Trump sebelumnya menyatakan bahwa AS akan mengenakan tarif tambahan kepada negara mana pun yang berpihak pada kebijakan yang disebutnya sebagai “anti-Amerika” yang diusung oleh BRICS.
Pernyataan tersebut memicu bantahan keras dari para anggota BRICS, yang menegaskan bahwa mereka tidak bersikap bermusuhan terhadap Washington.
“Garis sudah ditarik. Jika ada keputusan kebijakan yang dinilai anti-Amerika, maka tarif akan diberlakukan,” demikian menurut sumber Gedung Putih yang mengetahui rencana ini, seperti dilansir Reuters, Selasa (8/7/2025).
Menurut sumber yang tidak ingin disebutkan namanya tersebut, hingga saat ini belum ada perintah eksekutif yang diterbitkan oleh Gedung Putih terkait tarif tambahan tersebut.
Pernyataan Trump itu disampaikan melalui media sosial Truth Social miliknya, saat India, Indonesia, dan negara-negara BRICS lainnya tengah berlomba menyelesaikan perundingan perdagangan dengan Washington menjelang tenggat 9 Juli—tanggal yang sebelumnya dijadwalkan sebagai awal pemberlakuan tarif baru. Penerapannya kini diundur hingga 1 Agustus.
Baca Juga
Menurut sejumlah pakar perdagangan, ancaman tarif ini dimaksudkan untuk mempertahankan tekanan terhadap negara-negara yang ingin menghindari lonjakan tarif yang diumumkan Trump pada April lalu. Sebagian besar anggota BRICS sangat bergantung pada perdagangan dengan AS.
Hanya beberapa jam sebelum pernyataan Trump, para pemimpin BRICS mengeluarkan pernyataan bersama sepanjang 31 halaman yang berisi kecaman terhadap serangan Israel ke Gaza dan Iran, desakan reformasi lembaga global, serta peringatan bahwa tarif sepihak dapat merusak sistem perdagangan dunia.
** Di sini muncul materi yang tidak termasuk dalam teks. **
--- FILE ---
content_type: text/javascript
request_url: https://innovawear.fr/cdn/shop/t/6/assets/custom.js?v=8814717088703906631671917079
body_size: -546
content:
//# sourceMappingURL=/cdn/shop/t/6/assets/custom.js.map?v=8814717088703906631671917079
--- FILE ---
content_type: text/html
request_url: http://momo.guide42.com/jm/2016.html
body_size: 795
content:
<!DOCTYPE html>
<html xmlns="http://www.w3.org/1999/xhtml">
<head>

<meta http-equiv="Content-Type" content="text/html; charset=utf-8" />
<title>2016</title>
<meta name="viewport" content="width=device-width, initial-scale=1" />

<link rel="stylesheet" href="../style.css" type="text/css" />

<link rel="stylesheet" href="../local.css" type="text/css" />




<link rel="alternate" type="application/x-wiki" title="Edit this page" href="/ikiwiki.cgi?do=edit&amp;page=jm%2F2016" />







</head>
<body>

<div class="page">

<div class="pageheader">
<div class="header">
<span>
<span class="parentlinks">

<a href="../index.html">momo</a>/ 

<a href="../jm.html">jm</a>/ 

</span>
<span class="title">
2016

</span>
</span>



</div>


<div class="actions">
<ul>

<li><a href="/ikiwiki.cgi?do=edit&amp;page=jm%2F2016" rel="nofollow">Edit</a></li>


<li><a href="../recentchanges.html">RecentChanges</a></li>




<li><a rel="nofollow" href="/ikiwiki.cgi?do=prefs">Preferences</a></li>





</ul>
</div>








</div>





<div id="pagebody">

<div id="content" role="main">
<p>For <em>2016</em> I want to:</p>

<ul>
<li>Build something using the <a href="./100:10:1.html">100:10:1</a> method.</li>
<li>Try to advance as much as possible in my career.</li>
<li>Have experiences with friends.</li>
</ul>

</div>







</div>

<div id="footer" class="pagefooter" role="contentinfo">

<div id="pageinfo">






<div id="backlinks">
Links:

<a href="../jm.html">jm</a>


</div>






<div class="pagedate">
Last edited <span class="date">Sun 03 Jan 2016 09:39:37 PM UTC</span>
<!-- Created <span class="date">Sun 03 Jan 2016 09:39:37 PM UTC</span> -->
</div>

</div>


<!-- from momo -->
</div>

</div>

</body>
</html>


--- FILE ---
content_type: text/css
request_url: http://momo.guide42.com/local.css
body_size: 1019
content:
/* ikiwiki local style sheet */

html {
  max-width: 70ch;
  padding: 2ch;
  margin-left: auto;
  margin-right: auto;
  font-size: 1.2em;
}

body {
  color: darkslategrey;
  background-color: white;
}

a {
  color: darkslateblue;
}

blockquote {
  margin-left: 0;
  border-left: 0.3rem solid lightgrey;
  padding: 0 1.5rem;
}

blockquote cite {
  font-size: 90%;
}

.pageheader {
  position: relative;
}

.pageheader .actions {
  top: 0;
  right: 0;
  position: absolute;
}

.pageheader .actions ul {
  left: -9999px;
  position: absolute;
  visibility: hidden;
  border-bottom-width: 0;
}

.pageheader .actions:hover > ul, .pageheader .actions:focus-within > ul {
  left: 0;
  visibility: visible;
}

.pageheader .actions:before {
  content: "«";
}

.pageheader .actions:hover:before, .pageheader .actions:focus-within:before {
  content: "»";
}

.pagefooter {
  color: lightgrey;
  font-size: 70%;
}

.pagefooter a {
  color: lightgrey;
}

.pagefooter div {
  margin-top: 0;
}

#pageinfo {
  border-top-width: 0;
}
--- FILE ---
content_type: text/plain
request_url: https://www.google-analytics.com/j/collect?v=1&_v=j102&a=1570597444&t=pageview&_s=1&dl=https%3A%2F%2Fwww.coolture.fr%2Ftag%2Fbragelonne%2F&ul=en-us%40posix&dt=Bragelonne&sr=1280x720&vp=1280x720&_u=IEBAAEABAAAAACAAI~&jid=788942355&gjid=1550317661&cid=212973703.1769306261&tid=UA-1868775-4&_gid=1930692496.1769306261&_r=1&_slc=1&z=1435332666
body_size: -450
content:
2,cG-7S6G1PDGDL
Kelompok BRICS dibentuk pada 2009 dan terdiri dari Brasil, Rusia, India, dan China, dengan Afrika Selatan bergabung belakangan. Tahun lalu, keanggotaan diperluas dengan masuknya Mesir, Ethiopia, Indonesia, Iran, dan Uni Emirat Arab. Arab Saudi juga telah diterima sebagai anggota, meski saat ini masih berstatus mitra.
Negara mitra lainnya termasuk Bolivia, Nigeria, Kuba, Kazakhstan, Malaysia, Thailand, Vietnam, dan Uganda.
Trump diketahui memiliki hubungan erat dengan sejumlah pemimpin negara tersebut, termasuk Arab Saudi dan UEA. Ia juga terus menggembar-gemborkan prospek kesepakatan dagang dengan India. Pemerintahannya bahkan baru saja merampungkan kerangka perjanjian dagang dengan Vietnam dan sedang menjajaki perjanjian serupa dengan Thailand.
Masih belum jelas apakah ancaman tarif ini akan mengganggu jalannya negosiasi dengan India, Indonesia, dan negara-negara BRICS lainnya.
Afrika Selatan, dalam pernyataannya, menolak dikategorikan sebagai negara “anti-Amerika” dan menegaskan bahwa dialog dengan pemerintah AS tetap berjalan dalam suasana konstruktif.
Sementara itu, Indonesia yang tengah berusaha menghindari tarif sebesar 32% dijadwalkan akan menandatangani kesepakatan senilai US$34 miliar dengan mitra AS pekan ini.
RI juga telah menawarkan pemotongan tarif atas sejumlah produk impor dari AS hingga mendekati nol, serta komitmen pembelian gandum AS senilai US$500 juta.